Monty Python and the Holy Grail
A new use for cocoanuts!
Some films are destined to become part of cinematic history, woven into everyday life despite their oddball flavor. Monty Python and the Holy Grail is one of those unusual escapades that is still quoted and alluded to years after its 1975 release.
Based on a British TV show that ran in England from 1969-1974 and debuted in the United States in 1974, Monty Python is the creative work of six imaginative comedians. Using their talents as sketch artists, they wrote the script as well as acted (in numerous roles) in this unconventional tale about the famous King Arthur. Two members of the group, Terry Gilliam and Terry Jones, also directed the production.
Hoofing his way across the lush countryside, King Arthur (Graham Chapman) is followed by his trusty squire who improvises the sound of horse's hooves with a couple of hollow coconut shells. On the way, the duo meet a peculiar assortment of peasants that give little heed to their royal sire. Luckily, Arthur is able to round up a few good knights to join him at his Round Table.
However, on the way to Camelot, the King and his loyal men receive a rather irreverent visit from God who sends them on a quest for the Holy Grail. Deciding it will be faster to find the sacred artifact if they all split up, the men go their separate ways, allowing for a series of episodic tales of their adventures.
Each one is tempted by a trial that seems particularly fitting for them. The Not-So-Brave Sir Robin (Eric Idle) comes face to face with a three-headed knight that threatens to kill him just for spite. Sir Galahad the Pure (Michael Palin) is seduced by a castle full of pretty young girls who attempt to take away his chastity by inviting him to indulge in various sexual activities.

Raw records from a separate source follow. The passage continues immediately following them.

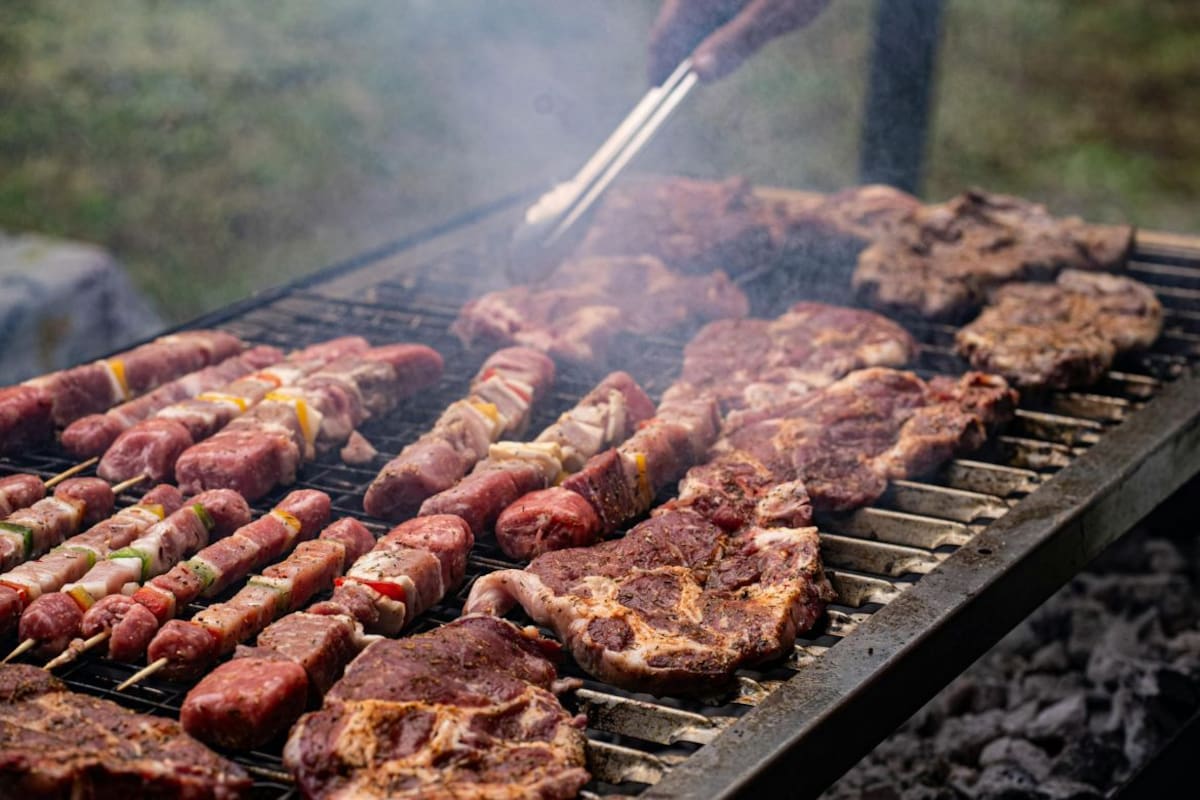 Mundial 2026 disparará el consumo de carne en México; prevén aumento de 67 millones de kilos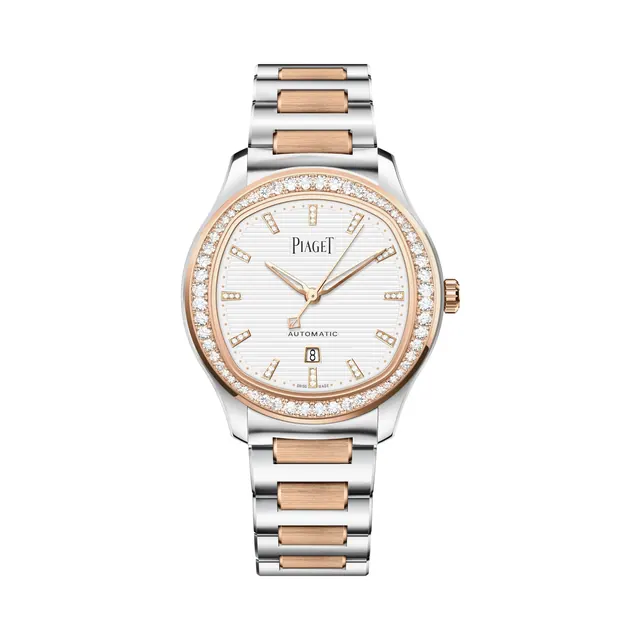 Piaget Polo Date watch, Piaget Polo G0A48026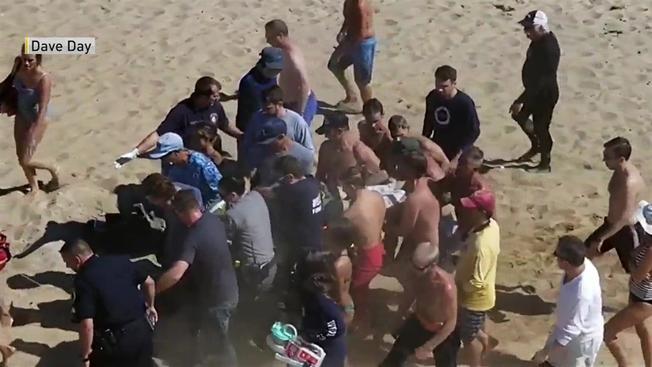 ΗΠΑ: Νεαρός σέρφερ έχασε τη ζωή του από επίθεση καρχαρία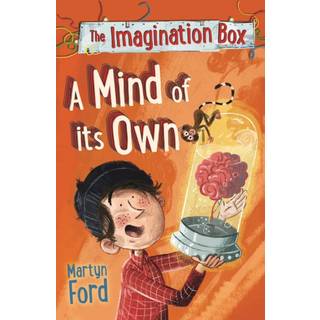 The Imagination Box: A Mind of its Own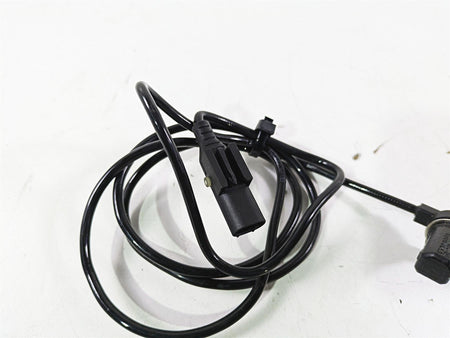 2009 BMW R1200RT K26 Rear Wheel Speed Abs Brake Sensor 34527677824 {{ shop.shopifyCountryName }} - Mototech271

Brave Sir Lancelot's (John Cleese) quick-thinking actions get him in trouble when he rashly slashes his way through a wedding party in order to rescue a captive held in a tower room. Even King Arthur's noble patience is tried by the relentless chatter of his own countrymen, as well as some rude French soldiers.
Mixing animation, musical numbers and scenes of complete nonsense, the film's humor is frequently based on wildly inane situations and dialogue that includes bathroom-type jokes, rude name-calling, profanities and occasional slurs. Violent acts are often portrayed in a slapstick fashion, although the numerous injuries inflicted by swords often spurt copious amounts of blood, leaving victims soaked in the red stuff and the body count rising.
With only a meager budget, the producers relied on crewmembers and curious bystanders to enhance the size of the cast. The film paid off for some of the actors whose careers were propelled onward and upward by their efforts. However, parents will have to decide if the British humor and the absurd antics in this cult favorite are appropriate for their family's funny bone.